[Records from a collection]

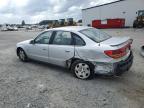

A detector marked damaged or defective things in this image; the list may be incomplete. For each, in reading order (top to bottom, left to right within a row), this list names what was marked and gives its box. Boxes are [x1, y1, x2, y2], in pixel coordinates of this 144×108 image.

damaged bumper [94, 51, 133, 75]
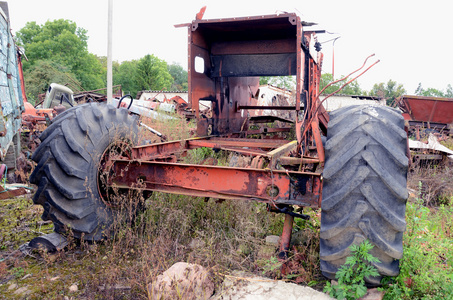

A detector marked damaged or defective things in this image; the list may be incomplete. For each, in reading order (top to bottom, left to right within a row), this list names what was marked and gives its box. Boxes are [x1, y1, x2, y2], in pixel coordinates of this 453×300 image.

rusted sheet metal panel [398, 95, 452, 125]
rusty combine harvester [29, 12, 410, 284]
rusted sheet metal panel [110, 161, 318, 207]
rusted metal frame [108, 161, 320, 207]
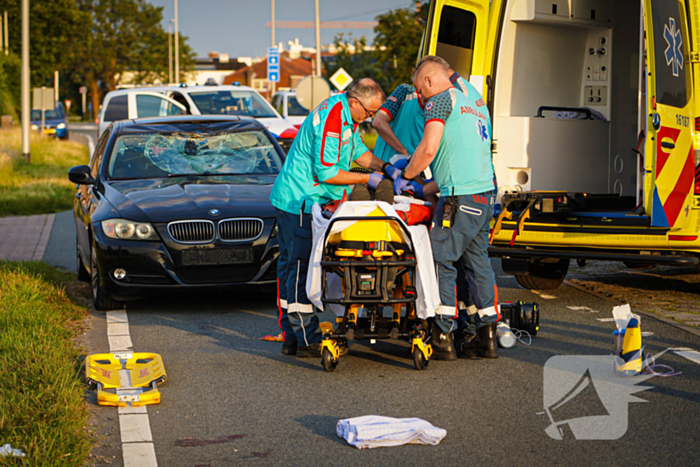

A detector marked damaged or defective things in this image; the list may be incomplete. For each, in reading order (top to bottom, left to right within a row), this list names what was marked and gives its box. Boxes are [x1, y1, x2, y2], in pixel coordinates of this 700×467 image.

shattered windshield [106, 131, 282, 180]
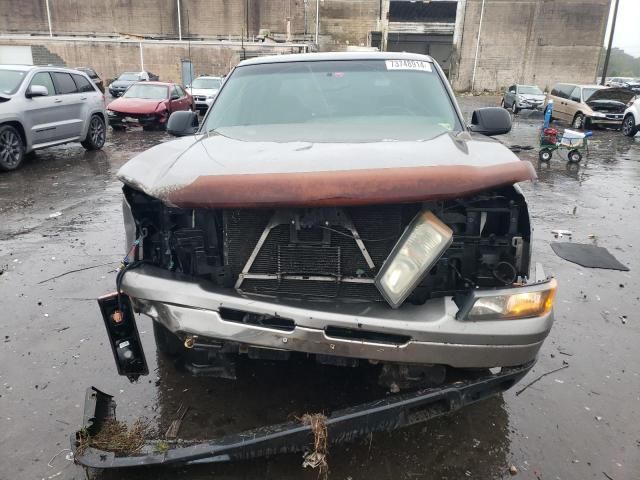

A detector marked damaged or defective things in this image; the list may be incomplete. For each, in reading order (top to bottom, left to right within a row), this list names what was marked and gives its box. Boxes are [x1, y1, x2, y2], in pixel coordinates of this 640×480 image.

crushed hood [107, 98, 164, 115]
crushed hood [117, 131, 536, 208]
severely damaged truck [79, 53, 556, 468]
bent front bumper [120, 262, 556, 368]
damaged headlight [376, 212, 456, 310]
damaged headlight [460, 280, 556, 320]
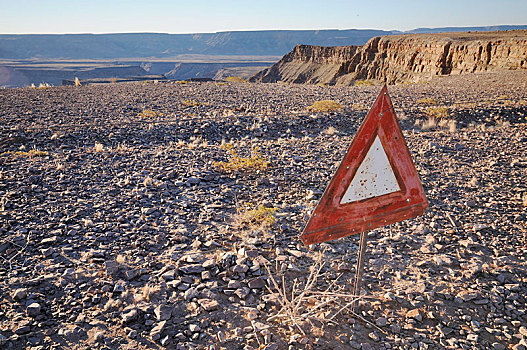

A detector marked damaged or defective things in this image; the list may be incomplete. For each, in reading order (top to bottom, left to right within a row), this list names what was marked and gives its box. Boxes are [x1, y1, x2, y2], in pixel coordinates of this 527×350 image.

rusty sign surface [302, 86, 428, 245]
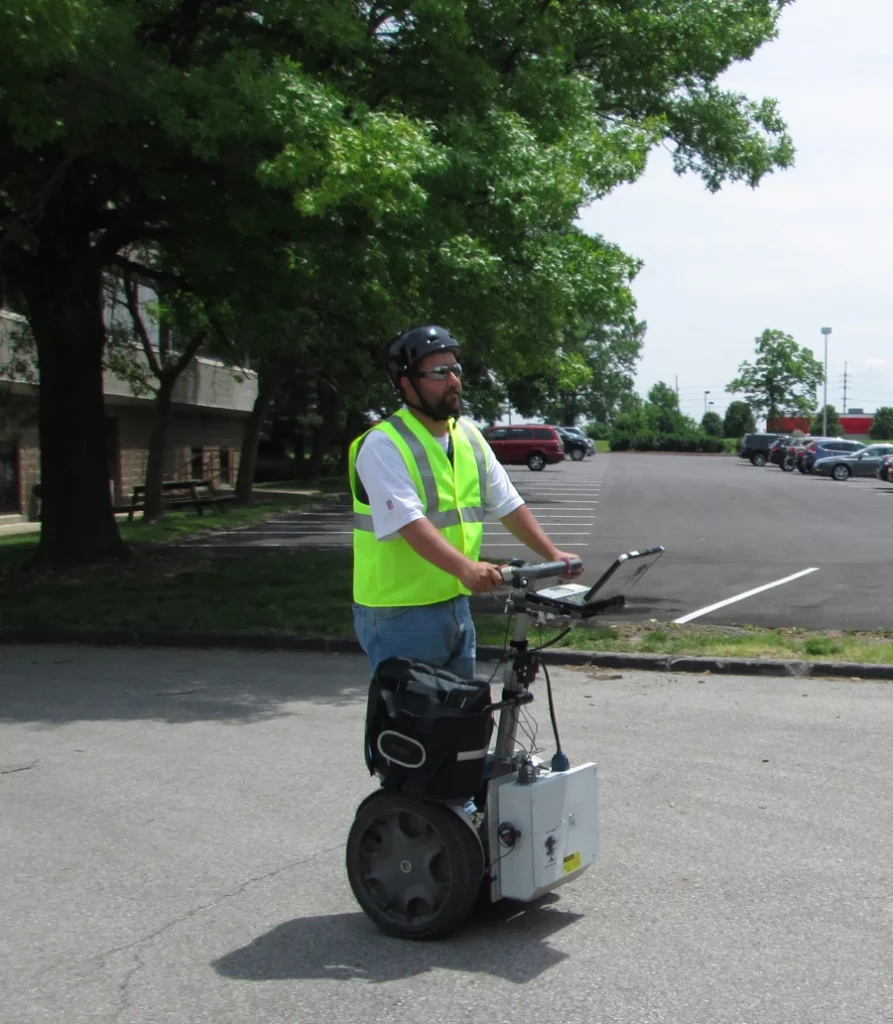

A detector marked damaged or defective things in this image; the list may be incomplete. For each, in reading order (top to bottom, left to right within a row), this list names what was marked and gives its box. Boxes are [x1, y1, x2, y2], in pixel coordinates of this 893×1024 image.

*WORK TO COMPLETE*. The required answer is the lines from the one that contains "this 453×300 image." through the last line of the records, restated word for word, with every picture dropped.

*OUTPUT BELOW*.
A detector marked damaged or defective things in this image; the list may be incomplete. For each, in reading order (top to bottom, left to right within a row), this list names what was marked and gives its box. Boxes are [x1, y1, x2, y2], in pixel coordinates of this 453×300 image.

rusted sheet metal panel [398, 95, 452, 125]
rusty combine harvester [29, 12, 410, 284]
rusted sheet metal panel [110, 161, 318, 207]
rusted metal frame [108, 161, 320, 207]

A detector marked damaged or defective things in this image; the list may be incomplete. For each, in reading order (top to bottom, left to right within a row), this list names what was marked and gives its box. Boxes are [x1, y1, x2, y2], in pixel coordinates of this 700×467 image.

shattered windshield [106, 131, 282, 180]

A detector marked damaged or defective things in this image; the list may be incomplete. For each, in reading order (top to bottom, left to right within a row), this list names what was marked and gives its box. Boxes are [x1, y1, x2, y2], in pixel coordinates of this 640×480 image.

crushed hood [107, 98, 164, 115]
crushed hood [117, 131, 536, 208]
severely damaged truck [79, 53, 556, 468]
bent front bumper [120, 262, 556, 368]
damaged headlight [376, 212, 456, 310]
damaged headlight [460, 280, 556, 320]

A detector marked damaged or defective things in this image; the list may be incomplete. For each, in reading order (top to bottom, left to right within a row), this list names what was marked and gives its box. Boxes are [x1, y1, x2, y2], in pixel coordinates of this 527×350 image.

rusty sign surface [302, 86, 428, 245]

A detector marked damaged or defective things in this image; the list may be incomplete. For each, in reading order (top to bottom, left to right within a row), this list names what was marked and gives its box. Boxes are [x1, y1, x2, y2], in pixel coordinates of this 893×1024 image.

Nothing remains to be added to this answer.